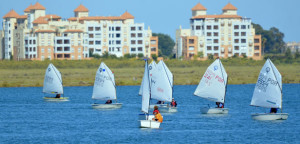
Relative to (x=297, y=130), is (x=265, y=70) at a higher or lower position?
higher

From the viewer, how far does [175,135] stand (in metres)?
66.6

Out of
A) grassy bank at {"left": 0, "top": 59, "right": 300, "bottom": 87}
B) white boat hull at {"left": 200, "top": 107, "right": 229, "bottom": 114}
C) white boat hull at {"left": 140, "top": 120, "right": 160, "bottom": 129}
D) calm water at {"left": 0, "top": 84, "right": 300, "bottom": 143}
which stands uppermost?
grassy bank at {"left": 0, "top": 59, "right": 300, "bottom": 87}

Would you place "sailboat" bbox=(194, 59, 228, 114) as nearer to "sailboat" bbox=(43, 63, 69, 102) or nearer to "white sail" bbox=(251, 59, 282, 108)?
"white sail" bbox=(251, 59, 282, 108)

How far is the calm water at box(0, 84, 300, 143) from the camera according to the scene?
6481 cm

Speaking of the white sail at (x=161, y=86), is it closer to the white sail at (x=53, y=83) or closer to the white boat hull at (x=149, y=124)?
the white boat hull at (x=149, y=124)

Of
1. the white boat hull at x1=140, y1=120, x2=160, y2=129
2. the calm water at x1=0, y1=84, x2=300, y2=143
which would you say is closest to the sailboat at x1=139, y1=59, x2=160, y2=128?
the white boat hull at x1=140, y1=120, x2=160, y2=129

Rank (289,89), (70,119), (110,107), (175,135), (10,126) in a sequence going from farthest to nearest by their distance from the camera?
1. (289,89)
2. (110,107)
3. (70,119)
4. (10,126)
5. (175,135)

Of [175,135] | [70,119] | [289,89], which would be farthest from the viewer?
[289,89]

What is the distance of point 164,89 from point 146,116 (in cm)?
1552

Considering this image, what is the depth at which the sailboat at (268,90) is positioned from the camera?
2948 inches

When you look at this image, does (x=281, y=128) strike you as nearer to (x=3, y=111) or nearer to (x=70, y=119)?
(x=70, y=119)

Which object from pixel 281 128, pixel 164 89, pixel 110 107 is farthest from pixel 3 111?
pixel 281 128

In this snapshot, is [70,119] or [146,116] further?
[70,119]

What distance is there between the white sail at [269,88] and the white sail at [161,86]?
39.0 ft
- - - - -
TASK DETAILS:
Copy every record above word for word, leaving out the pictures.

COMPLETE OUTPUT:
Relative to (x=297, y=130), is (x=265, y=70) at a higher or lower position?
higher

From the viewer, how far does [175,135] stand (in metres)?
66.6

Out of
A) grassy bank at {"left": 0, "top": 59, "right": 300, "bottom": 87}
B) white boat hull at {"left": 200, "top": 107, "right": 229, "bottom": 114}
C) white boat hull at {"left": 140, "top": 120, "right": 160, "bottom": 129}
D) calm water at {"left": 0, "top": 84, "right": 300, "bottom": 143}
which stands uppermost?
grassy bank at {"left": 0, "top": 59, "right": 300, "bottom": 87}

Would you place "sailboat" bbox=(194, 59, 228, 114) as nearer to "sailboat" bbox=(43, 63, 69, 102) or nearer to "white sail" bbox=(251, 59, 282, 108)?
"white sail" bbox=(251, 59, 282, 108)

How far is the calm water at box(0, 84, 300, 143) from the camera according to the scene?
6481 cm

Speaking of the white sail at (x=161, y=86), is it closer to the white sail at (x=53, y=83) or closer to the white boat hull at (x=149, y=124)?
the white boat hull at (x=149, y=124)

Of
1. the white boat hull at x1=140, y1=120, x2=160, y2=129
2. the calm water at x1=0, y1=84, x2=300, y2=143
which would you say is closest to the sailboat at x1=139, y1=59, x2=160, y2=128?
the white boat hull at x1=140, y1=120, x2=160, y2=129

Rank (289,89), (70,119), (110,107), (175,135), (10,126) in a sequence going from farthest to nearest by their distance from the camera?
1. (289,89)
2. (110,107)
3. (70,119)
4. (10,126)
5. (175,135)

Of [175,135] | [70,119] | [289,89], which would be farthest from the viewer?
[289,89]

What is the distance of point 164,89 from point 146,116 (in cm)?
1552

Considering this image, what is the depth at which the sailboat at (268,90) is positioned from the camera?
2948 inches

When you look at this image, does (x=281, y=128) strike you as nearer to (x=3, y=111) or nearer to (x=70, y=119)?
(x=70, y=119)

Which object from pixel 281 128, pixel 164 89, pixel 110 107 is farthest from pixel 3 111?
pixel 281 128

In this snapshot, is [70,119] or [146,116] further?
[70,119]

What distance is there between the white sail at [269,88] and the white sail at [161,86]?
39.0 ft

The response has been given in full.